Me: Well, let’s see how long until the author emails me to complain like that other guy.

Geoff: When he does, just tell him at least you didn’t murder him. That should go over well.

Review of The Great and Calamitous Tale of Johan Thoms

Apparently the full title is The Great & Calamitous Tale of Johan Thoms: How One Man Scorched the Twentieth Century But Didn’t Mean To. That is a pretty lengthy title. If nothing else, this book might win the award for the longest titled book I’ve ever read.

Sometimes I read a book and from very close to the first page, I know this isn’t a book for me. I know stories come to the author as they come; an author cannot necessarily give his characters or her setting some drastic makeover to appease me, a small-time writer in a distant corner of the internet, still, when it comes right down to it, the best I can say about this book is that it is about a bland man, who has a bunch of bland friends and moves around Europe inoffensively interacting with the local populace, with the exception of one event near the beginning of the novel, when he drives the car in which Archduke Francis Ferndinand is assassinated in. So there’s his bit of exceptionalism, along with almost having beaten a chess master as a child, which, I guess, is supposed to make up for his monotonous personality through out the rest of the novel. Bland plus minutely exceptional still equals dull.

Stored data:
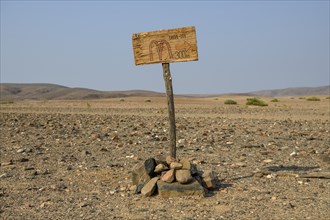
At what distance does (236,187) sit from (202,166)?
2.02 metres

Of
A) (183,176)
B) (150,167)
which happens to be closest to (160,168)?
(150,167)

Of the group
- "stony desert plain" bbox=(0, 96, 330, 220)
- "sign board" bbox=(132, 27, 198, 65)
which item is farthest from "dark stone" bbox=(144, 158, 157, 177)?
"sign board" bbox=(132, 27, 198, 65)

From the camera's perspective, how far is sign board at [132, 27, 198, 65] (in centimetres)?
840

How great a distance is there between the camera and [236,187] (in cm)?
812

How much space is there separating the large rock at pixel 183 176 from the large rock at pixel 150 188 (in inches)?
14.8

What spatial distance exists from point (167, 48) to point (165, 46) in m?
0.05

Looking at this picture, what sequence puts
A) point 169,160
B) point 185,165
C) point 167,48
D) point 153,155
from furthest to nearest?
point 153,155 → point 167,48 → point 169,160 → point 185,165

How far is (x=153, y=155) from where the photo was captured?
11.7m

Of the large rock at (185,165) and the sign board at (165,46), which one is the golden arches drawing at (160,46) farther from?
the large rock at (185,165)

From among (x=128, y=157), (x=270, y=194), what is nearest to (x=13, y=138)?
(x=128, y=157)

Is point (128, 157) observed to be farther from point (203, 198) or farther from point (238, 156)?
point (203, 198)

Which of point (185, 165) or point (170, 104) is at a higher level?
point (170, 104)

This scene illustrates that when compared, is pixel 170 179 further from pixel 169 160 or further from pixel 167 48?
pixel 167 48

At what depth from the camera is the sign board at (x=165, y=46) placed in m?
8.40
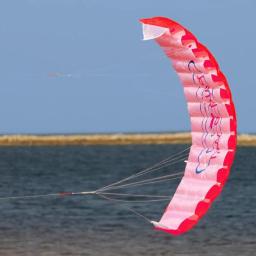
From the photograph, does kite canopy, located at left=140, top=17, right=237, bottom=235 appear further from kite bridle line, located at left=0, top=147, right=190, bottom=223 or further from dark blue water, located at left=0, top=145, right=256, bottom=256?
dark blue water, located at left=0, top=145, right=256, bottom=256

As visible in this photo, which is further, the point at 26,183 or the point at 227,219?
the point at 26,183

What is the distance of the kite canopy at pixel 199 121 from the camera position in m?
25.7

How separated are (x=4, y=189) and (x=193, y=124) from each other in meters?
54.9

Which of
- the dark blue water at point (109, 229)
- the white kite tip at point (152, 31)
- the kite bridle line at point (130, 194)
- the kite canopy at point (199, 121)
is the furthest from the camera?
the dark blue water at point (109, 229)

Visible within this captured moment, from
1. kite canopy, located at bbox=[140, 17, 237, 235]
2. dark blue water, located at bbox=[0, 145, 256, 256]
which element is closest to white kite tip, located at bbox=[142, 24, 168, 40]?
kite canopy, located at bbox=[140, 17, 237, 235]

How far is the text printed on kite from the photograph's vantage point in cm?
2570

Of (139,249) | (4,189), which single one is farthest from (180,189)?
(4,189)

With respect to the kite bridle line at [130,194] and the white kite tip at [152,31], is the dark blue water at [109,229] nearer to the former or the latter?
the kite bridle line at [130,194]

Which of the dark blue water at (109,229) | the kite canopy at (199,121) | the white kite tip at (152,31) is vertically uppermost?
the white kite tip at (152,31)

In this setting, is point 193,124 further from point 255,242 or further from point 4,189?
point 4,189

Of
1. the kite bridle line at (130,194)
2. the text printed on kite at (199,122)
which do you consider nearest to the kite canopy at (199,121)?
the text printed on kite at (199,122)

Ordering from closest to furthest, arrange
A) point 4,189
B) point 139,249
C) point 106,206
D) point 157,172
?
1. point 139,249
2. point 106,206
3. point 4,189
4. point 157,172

Task set:
1. In one to three sentences, explain why the book review calls the novel dull.
2. Pick up the book review right after its last sentence and write the next part.

Answers for the tasks:
1. The reviewer says the novel follows a bland man with bland friends who moves around Europe without much happening. His only standout moments are driving the car in which Archduke Francis Ferdinand is assassinated and almost beating a chess master as a child. The reviewer sees these as too small to make up for his monotonous personality, so "bland plus minutely exceptional still equals dull."

2.
The characterization of the non-Johan characters in this novel is easy to comment upon, in that there isn’t any. Secondary characters have no depth and seem to exist soley to prop Johan up – from his friend Cicero who putters Johan around after Johan starts to lose his mind, to Count Kaunitz who essentially gives Johan an everlasting and infinite amount of money to propel him through the rest of the novel, to his true love Lorelei who decides to be faithful and search forever for her lost love Johan to remind us constantly, basically in every chapter, how extraordinary Johan is, even though there’s no logical reason why she would spend the rest of her life pining over someone who is, essentially, a lump of person with no personality. Lorelei is, essentially, like every other woman in the novel – there to actualize the male. None of the women (Johan’s mother, Lorelei, Cicero’s two wives, Cicero’s daughter, all the nurses Johan encounters) have any purpose or motivation that isn’t intrinsically tied to either Johan or Cicero, neither of whom are compelling enough to merit this; when characters need conventionally attractive sycophants to reassure readers how marvelous the characters are, that’s lazy writing. Plus, I haven’t read such a nurse fixation since Garp:

He was the most grateful recipient of the nurses’ toil and of the generosity of spirit which is unique to their calling, the selfless act of giving care to the injured, sick, and dying … From the nurses and their love, [Johan] extrapolated a theory that explained everything.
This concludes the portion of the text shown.